Given records:
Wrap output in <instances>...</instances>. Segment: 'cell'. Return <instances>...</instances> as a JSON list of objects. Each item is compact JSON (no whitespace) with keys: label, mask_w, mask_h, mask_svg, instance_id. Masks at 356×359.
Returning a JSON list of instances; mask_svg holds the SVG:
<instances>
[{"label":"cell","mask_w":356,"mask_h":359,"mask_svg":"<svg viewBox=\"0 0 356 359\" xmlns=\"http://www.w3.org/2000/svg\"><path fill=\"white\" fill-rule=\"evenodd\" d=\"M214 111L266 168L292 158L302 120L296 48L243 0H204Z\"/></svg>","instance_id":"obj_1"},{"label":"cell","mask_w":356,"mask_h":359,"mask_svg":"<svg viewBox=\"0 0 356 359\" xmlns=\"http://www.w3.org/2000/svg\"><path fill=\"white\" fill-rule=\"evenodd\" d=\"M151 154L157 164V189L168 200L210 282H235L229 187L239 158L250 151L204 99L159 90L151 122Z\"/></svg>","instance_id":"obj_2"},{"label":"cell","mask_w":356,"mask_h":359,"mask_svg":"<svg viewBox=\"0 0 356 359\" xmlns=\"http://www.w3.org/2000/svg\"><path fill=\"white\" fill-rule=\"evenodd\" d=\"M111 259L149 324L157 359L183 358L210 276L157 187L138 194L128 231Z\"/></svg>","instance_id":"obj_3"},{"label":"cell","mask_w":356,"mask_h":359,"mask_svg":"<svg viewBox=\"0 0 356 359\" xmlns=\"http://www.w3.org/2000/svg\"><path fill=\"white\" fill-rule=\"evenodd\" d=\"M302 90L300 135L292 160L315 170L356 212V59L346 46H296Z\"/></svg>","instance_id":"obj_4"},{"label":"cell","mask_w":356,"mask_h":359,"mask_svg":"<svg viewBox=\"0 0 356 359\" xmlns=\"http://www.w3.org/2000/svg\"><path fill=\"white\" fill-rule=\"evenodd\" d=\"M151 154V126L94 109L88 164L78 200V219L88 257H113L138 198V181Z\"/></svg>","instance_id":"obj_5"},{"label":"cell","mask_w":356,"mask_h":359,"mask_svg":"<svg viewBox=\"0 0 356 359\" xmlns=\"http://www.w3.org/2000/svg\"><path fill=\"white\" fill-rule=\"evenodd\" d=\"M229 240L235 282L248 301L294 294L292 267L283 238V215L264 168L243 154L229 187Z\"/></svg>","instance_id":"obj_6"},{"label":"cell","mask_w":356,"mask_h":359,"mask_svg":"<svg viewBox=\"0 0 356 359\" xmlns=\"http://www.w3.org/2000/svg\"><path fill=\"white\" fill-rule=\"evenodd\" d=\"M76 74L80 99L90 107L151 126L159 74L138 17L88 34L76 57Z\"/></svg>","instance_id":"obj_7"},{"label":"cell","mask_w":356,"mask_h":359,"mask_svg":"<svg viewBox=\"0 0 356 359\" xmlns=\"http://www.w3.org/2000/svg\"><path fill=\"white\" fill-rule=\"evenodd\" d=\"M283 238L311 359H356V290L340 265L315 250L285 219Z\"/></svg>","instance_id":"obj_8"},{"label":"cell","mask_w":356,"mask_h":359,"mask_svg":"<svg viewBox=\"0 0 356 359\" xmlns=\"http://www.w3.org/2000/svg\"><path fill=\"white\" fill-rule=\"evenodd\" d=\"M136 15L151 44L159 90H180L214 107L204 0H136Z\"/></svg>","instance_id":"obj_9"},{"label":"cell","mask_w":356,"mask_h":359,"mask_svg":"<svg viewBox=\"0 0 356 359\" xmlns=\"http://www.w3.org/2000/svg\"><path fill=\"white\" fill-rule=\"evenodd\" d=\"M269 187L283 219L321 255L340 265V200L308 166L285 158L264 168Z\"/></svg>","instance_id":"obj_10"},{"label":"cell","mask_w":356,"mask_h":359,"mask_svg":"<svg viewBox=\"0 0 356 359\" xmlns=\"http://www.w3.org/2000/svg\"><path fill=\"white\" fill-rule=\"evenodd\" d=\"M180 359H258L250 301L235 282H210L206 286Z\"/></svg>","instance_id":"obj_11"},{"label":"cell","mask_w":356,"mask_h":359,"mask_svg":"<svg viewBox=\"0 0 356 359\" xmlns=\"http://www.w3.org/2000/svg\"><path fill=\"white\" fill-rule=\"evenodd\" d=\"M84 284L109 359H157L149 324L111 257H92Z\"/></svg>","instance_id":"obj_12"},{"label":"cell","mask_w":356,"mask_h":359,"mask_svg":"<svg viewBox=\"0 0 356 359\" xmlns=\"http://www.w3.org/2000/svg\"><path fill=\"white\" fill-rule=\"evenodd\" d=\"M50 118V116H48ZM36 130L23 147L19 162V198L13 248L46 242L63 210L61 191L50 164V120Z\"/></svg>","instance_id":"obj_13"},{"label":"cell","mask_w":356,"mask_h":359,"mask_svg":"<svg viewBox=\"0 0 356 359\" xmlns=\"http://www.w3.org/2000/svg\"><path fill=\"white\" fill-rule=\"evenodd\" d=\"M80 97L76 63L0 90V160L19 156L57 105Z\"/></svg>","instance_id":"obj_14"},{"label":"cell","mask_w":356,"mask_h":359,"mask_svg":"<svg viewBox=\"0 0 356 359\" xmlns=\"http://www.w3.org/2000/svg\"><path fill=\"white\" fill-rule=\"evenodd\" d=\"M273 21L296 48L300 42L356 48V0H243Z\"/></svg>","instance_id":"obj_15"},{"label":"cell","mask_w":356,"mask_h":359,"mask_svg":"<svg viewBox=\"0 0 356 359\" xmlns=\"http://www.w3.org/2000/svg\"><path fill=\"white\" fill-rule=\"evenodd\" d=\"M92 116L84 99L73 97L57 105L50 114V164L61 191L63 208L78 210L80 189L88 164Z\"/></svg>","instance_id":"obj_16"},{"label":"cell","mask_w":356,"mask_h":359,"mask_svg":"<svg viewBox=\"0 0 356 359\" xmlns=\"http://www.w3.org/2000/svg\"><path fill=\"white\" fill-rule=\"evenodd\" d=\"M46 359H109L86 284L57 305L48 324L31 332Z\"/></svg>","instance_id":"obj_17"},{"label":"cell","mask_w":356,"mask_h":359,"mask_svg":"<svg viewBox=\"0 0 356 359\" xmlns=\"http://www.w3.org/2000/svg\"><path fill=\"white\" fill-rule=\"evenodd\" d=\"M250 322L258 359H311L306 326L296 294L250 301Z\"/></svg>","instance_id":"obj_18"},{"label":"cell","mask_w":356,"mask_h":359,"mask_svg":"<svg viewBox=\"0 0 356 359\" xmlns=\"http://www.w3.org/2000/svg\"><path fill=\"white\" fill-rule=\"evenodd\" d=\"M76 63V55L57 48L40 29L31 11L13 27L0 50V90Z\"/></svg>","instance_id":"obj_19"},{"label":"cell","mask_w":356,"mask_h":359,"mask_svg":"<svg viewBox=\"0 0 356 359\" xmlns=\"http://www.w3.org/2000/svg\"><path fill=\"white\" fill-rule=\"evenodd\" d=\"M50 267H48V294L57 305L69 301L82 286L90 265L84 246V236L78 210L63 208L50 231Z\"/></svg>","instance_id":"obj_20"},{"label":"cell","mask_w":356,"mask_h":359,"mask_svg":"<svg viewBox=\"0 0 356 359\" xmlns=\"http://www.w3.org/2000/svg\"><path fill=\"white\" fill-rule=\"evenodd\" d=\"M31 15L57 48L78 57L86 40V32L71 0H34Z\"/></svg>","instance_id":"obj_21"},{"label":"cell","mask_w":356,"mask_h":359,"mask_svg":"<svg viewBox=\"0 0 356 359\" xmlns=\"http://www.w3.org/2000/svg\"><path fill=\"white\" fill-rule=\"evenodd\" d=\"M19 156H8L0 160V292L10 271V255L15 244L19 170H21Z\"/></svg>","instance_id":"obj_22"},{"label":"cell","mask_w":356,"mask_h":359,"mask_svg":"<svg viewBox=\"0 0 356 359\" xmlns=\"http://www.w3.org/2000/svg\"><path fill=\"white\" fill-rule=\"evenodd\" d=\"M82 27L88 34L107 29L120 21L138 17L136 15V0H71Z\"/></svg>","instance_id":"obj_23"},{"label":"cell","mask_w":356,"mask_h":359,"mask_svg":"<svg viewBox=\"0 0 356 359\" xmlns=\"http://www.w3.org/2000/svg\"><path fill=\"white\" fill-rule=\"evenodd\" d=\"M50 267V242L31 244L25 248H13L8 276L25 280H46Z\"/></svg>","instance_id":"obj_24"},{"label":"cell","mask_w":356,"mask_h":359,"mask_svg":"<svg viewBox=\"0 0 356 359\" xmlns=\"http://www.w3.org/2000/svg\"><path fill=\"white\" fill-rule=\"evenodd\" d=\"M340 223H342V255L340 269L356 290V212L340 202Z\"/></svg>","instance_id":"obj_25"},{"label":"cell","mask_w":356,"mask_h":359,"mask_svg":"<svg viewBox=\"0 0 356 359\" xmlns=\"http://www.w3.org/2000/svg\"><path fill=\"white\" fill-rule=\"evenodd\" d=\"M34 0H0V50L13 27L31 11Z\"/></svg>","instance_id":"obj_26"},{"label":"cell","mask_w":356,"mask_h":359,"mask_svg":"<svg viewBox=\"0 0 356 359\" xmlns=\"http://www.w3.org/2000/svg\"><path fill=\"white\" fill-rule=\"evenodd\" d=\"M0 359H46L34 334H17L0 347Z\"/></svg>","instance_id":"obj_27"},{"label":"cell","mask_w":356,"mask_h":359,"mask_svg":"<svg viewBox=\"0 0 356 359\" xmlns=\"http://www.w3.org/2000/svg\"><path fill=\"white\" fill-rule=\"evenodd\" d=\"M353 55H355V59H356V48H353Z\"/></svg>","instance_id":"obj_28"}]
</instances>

Work to be completed:
How many of the lines above contain the string "JSON"? Case counts. Reply with the number alone.

Answer below:
2